Relaying is the process by which shellfish are cleansed by transferring them to clean shellfish growing areas. There is little data available on this approach, which is also problematic as V. parahaemolyticus is ubiquitous in estuarine environments. Son and Fleet (122) demonstrated a decrease from 18 V. parahaemolyticus/g to < 5 V. parahaemolyticus/g after 6 days.

Modeling of the Post Harvest Module

Figure IV-6. See text for analysis.
Figure IV-6. Schematic depiction of the Post Harvest Module of the V. parahaemolyticus (Vp) risk assessment model.

The purpose of modeling the Post Harvest Module is to simulate the effects of typical industry practices on the levels of V. parahaemolyticus in oysters from harvest to consumption for various locations and seasons. The module also simulates the effect of intervention strategies. The input to the module is the regional and seasonal distributions of total and pathogenic V. parahaemolyticus at harvest. The output of the module is a series of predicted distributions of the total and pathogenic densities at time of consumption. Figure IV-6 represents a diagrammatic representation of the parameters modeled in this section. The baseline prediction is the distribution of density of V. parahaemolyticus (in 12 oyster composites), assuming current industry practices and no intervention.

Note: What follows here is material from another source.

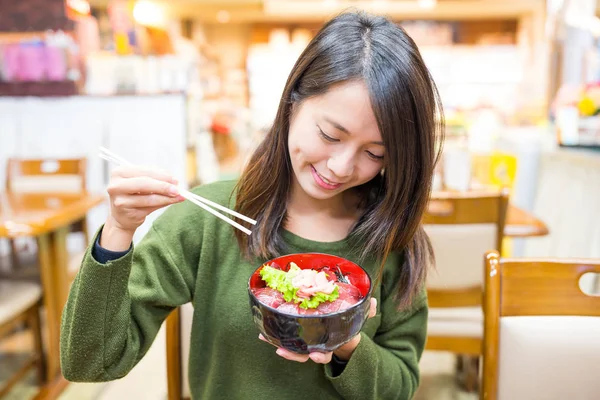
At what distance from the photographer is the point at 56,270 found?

The principle assumption used to develop the relationships between densities at harvest and densities at time of consumption is that the growth and survival of pathogenic V. parahaemolyticus is the same as total V. parahaemolyticus. Although no definitive studies of the growth characteristics of pathogenic V. parahaemolyticus are available, preliminary data suggest that there is little difference between growth characteristics of pathogenic versus nonpathogenic strains (37). Furthermore, observation of the growth of total V. parahaemolyticus in oysters is limited to only one temperature (26°C). To bridge this data gap we have used a model of V. parahaemolyticus growth in broth developed by Miles et al. (95). The predictions of this model have been adjusted to predict the growth rate in oysters, which is less than that of broth model systems possibly due to the influence of competing microflora.

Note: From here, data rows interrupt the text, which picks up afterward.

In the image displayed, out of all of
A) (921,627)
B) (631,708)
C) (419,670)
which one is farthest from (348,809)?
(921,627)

Growth of V. parahaemolyticus from harvest to first refrigeration

The extent of growth that occurs during the period of time from harvest until the time that oysters are first placed under refrigeration is determined by three factors: (a) the growth rate of V. parahaemolyticus as a function of temperature; (b) the temperature of oyster meat following harvest and (c) the length of time held unrefrigerated.

Growth Rate Model

Miles et al. (95) modeled the growth rate of V. parahaemolyticus based on studies of four strains at different temperatures and water activity, which is a measure of the availability of free water in the broth model system. Worst case estimates of growth were obtained based on the fastest growing of the four strains studied. For each combination of temperature and water activity, the extent of bacterial growth observed was modeled using the Gompertz function. This is a sigmoid growth curve with a growth rate (slope) monotonically increasing up to a maximum and then falling to zero as the bacterial population reaches a steady-state. The maximal rate of growth (mum) is the most relevant summary of the fit because the growth rate approaches the maximal growth rate rapidly and does not decline significantly until steady-state is reached.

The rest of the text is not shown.